_PROVIDED PASSAGE_
* * * * * * *
The Sunday Times restaurant critic Marina O'Loughlin wrote: "I've never been drawn to this brand – it seemed like a mix of low-rent ready meal and aspirational boujie, invented by someone a bit posh and, um, chinless," but concluded that the lasagne was "delicious".

== Views ==

=== On being called: "Ready Meals" ===
Bigham has explicitly stated that they are not a ready meal company, he told the Grocer in 2018: "It annoys me, we don’t make ready meals,” the brand's founder insists. “A ready meal is synonymous with compromise. It’s process and price over quality and taste. "

He told the 'i' Paper in 2022: “Anyone who says we make ready meals gets their head bitten off,”"

He told City AM in 2023: “We don’t make ready meals at all,” Charlie Bigham, founder of the eponymous food tells City A.M, “nothing we make involves a microwave..it’s about making food which is its food to enjoy rather than food as fuel."

He would tell the Times in 2024: “I hate ready meals. Ready meals are something you put in a microwave, they’re full of additives and preservatives and they’re not very nice. I set up the business to be not a ready meal. However,” he concedes, “people will quite reasonably say you’re in that sort of category, and it’s a challenge to us.”"

=== Customer loyalty ===
In an interview with City AM: "Bigham credits his longevity in the game to the brand’s focus on creating a meal that is packed with real ingredients as opposed to preservatives. “We’re providing something which is, in my view, several notches better than a ready meal,” he explains. “That’s why we’re very fortunate that consumers have come with us on that journey and we get a very high repeat rate. People who buy our food tend to buy it quite frequently,” he adds. "
* * * * * * *
_GIVEN INFORMATION_
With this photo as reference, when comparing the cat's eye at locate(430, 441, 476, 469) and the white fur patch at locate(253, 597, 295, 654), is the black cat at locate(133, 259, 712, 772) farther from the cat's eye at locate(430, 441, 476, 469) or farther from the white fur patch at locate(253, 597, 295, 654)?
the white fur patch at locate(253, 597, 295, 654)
* * * * * * *
_REQUIRED WORK_
**a.** In the Charlie Bigham passage, the section headed "On being called: "Ready Meals"" names several publications Bigham spoke to. List each one with the year given for it.
**b.** Resume the Charlie Bigham passage, starting right after its final sentence.

_EXERCISE RESPONSES_
**a.**
- the Grocer (2018)
- the 'i' Paper (2022)
- City AM (2023)
- the Times (2024)

**b.**
=== Inspiration ===
He told Business Matters in 2012 his inspiration was: "Julian Metcalfe, founder of Prêt a Manger and Itsu: both businesses are built around fresh and well prepared food. I value Julian’s passion for producing thoughtfully made deli-style food using natural ingredients, which is very similar to our own ethos."

== Influence ==
He tells the i paper: “I thought everything about ready meals was wrong. I love food, cooking and eating. I set this business up 25 years ago because busy people might not want to cook from scratch, but still want something of quality.”

== Charlie Bigham (Person) ==

A screenshot of Charlie Bigham from his company's video in November 2022.

Charlie Bigham studied English Literature at the University of Edinburgh, before working as a management consultant at Andersen Consulting and ABL. He also owns the Derreen Estate in County Kerry, Ireland.

In 2013, it was reported that Bigham had insured his senses of sight, smell, taste and touch for £12 million. Under the terms of the insurance policy, he was required to avoid dangers such as tasting hot chillies, piercing his tongue or looking directly at bright light.